Set exercise:
Could you quote all of the material below word for word, keeping every line unchanged?

Material for the task:
***

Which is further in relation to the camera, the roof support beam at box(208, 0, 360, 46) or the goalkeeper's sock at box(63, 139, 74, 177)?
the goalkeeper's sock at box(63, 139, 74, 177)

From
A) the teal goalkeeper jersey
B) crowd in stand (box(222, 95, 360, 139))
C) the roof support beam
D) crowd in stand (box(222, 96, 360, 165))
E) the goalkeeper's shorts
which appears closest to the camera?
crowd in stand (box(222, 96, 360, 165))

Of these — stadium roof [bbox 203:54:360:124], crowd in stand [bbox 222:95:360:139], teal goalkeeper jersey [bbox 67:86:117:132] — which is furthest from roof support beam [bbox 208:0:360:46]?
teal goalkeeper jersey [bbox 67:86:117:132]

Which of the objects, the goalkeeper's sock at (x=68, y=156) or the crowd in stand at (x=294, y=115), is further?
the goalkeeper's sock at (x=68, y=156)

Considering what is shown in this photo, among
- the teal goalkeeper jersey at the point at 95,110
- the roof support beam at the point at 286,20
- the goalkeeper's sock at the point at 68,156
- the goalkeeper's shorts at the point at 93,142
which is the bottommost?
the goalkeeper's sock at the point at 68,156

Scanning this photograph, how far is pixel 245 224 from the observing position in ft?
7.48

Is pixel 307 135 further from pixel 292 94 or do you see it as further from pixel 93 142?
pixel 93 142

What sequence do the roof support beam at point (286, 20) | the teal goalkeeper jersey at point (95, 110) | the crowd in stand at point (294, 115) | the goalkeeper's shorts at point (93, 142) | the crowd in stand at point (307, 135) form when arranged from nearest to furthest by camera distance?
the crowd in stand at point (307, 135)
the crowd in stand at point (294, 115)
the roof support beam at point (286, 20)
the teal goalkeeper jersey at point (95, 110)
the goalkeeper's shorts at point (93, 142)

***

Answer in full:
Which is further in relation to the camera, the roof support beam at box(208, 0, 360, 46) or the goalkeeper's sock at box(63, 139, 74, 177)?
the goalkeeper's sock at box(63, 139, 74, 177)

From
A) the teal goalkeeper jersey
B) crowd in stand (box(222, 95, 360, 139))
C) the roof support beam
D) crowd in stand (box(222, 96, 360, 165))
E) the goalkeeper's shorts
which appears closest to the camera?
crowd in stand (box(222, 96, 360, 165))

Of these — stadium roof [bbox 203:54:360:124], crowd in stand [bbox 222:95:360:139], teal goalkeeper jersey [bbox 67:86:117:132] — which is furthest from roof support beam [bbox 208:0:360:46]?
teal goalkeeper jersey [bbox 67:86:117:132]

Which of the objects, the goalkeeper's sock at (x=68, y=156) or the crowd in stand at (x=294, y=115), is further?
the goalkeeper's sock at (x=68, y=156)

Considering what is shown in this photo, among
- the teal goalkeeper jersey at the point at 95,110
- the roof support beam at the point at 286,20
- the goalkeeper's sock at the point at 68,156
- the goalkeeper's shorts at the point at 93,142
which is the bottommost?
the goalkeeper's sock at the point at 68,156

Scanning this photograph, how far is pixel 245 224 from the observing position in ft?
7.48

Is pixel 307 135 further from pixel 292 94 or do you see it as further from pixel 93 142?
pixel 93 142

What sequence do the roof support beam at point (286, 20) | the teal goalkeeper jersey at point (95, 110) | the crowd in stand at point (294, 115) | the goalkeeper's shorts at point (93, 142) | the crowd in stand at point (307, 135) form when arranged from nearest to furthest by camera distance?
the crowd in stand at point (307, 135)
the crowd in stand at point (294, 115)
the roof support beam at point (286, 20)
the teal goalkeeper jersey at point (95, 110)
the goalkeeper's shorts at point (93, 142)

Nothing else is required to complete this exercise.